* [Excerpt provided]
Question

In: Computer Science

c++ "Programming For Big Data [ DvcScheduleV2.cpp and StaticArray.h and/or DynamicArray.h ] Assignment 5's runtime was...

c++ "Programming For Big Data [ DvcScheduleV2.cpp and StaticArray.h and/or DynamicArray.h ]
Assignment 5's runtime was too slow -- a couple of minutes or so. It's because of the duplicate-checking, with over 4 billion compares.

Rewrite the duplicate-checking logic from Assignment 5, using a technique from "Techniques For Big Data, Reading" to do fewer compares, and come up with the exact same results as Assignment 5.

You may use your StaticArray.h from Assignment 3 and/or your DynamicArray.h from assignments 4, but you may not use any STL containers. Submit the H file(s) you use in your solution, even if there are no changes since your previous work. Your project will be compiled for grading using the default stack memory size of 1MB.

Progress Bar

Since this version is supposed to be fast, there is no longer a need for a progress bar. Include one if you wish, or you may leave it out -- your choice. But if you do have a progress bar, do remember to "flush"...

You should get the same result as V1 and should run an order of magnitude faster."

* [What you need to do]
(a) According to the assignment description, what stack memory size will be used when the project is compiled for grading?
(b) Turn the paragraph of the assignment description that begins "You may use your StaticArray.h" into a short bulleted list that keeps its main facts.
(c) Decide whether each statement agrees with the assignment description. For each, answer yes or no and quote the words that decide it.
(i) STL containers are permitted in the solution.
(ii) A progress bar must be included in this version.
(iii) The duplicate-checking in Assignment 5 involved more than 4 billion compares.

* [Supplied material]

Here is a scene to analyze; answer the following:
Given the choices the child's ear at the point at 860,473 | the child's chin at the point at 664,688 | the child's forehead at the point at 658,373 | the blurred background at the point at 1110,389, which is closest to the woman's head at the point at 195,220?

* [In response]
(a) The default stack memory size of 1MB.

(b)
- StaticArray.h from Assignment 3 and/or DynamicArray.h from Assignment 4 may be used.
- No STL containers may be used.
- Every H file used in the solution must be submitted, even if it is unchanged from earlier work.
- The project will be compiled for grading with the default 1MB stack memory size.

(c)
(i) No: "but you may not use any STL containers."
(ii) No: "Include one if you wish, or you may leave it out -- your choice."
(iii) Yes: "with over 4 billion compares."